All 3 platforms (Apple, Google and Microsoft) support C++ development, and if you have code that does more than frob the GUI, time spent developing and debugging that code in another IDE can be amortized by its portability. Last year I developed a private app this way: developed the core code in Visual Studio, and the wrapped it in the Objective C that is mandatory to provide the GUI on an Apple device.
There are a few other lessons I learned from this outage:
Renew your certificates at half their lifetime, rather than waiting for them to near expiration. Some of the representatives of contract houses that spoke here are probably doing this more to handle their stable of developers than to reduce the impact of extended outages, but it serves well for both applications.
Renew your developer's subscription at the first reminder. Apple reminded me a month before it was ended, and that is probably enough time.
Make sure that you have a number of devices provisioned at all times for development. They don't all have to be yours, but they all have to have cloud-backed and restorable. You don't want to get into the situation where you need to provision a device when the portal is unavailable.

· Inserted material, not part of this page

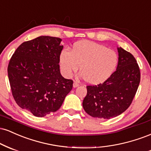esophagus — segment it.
I'll use <instances>...</instances> for the list:
<instances>
[{"label": "esophagus", "instance_id": "1", "mask_svg": "<svg viewBox=\"0 0 151 151\" xmlns=\"http://www.w3.org/2000/svg\"><path fill=\"white\" fill-rule=\"evenodd\" d=\"M79 86V83L77 82H74L73 83V88H77V87Z\"/></svg>", "mask_w": 151, "mask_h": 151}]
</instances>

Remember that Apple owes you nothing. You have entered into a binding contract with Apple that allows them to refuse you the privilege of having your app sell in their store, and even to force you to engage a third party to audit your machine, on Apple's behalf. You have consented to binding arbitration in the event of any disagreement. When your role and Apple's role are examined, you see that the burden of obligation is primarily on you, the developer.
When major shakeups occur, try to remain emotionally centered. The chaos that Apple experiences during a shakeup will spill over into your life, and you have to manage your response to be happy and useful. Apple's behavior to this "hacking incident" has demonstrates a classic Level I response in the Capability Maturity Model. This isn't to say that Apple always has this level of performance on the CMM, but it looks like this is how it is with the developers suite.
There are a few other recommendations that are not as pertinent to this outage, but generally apply:
If you are a grazer in the Apple ecosystem, don't use your personal hardware for professional development. Personal equipment walks around, gets pounded, gets broken, gets stolen, gets wet; and becomes unavailable.
Professional development requires dedicated hardware, and requires both software and hardware backup. If your big old Mac Pro 2.66 and its herd of hard drives goes down, you need to have backup hardware right now. You and your clients can't wait for somebody to source you an old graphics card whenever it becomes available.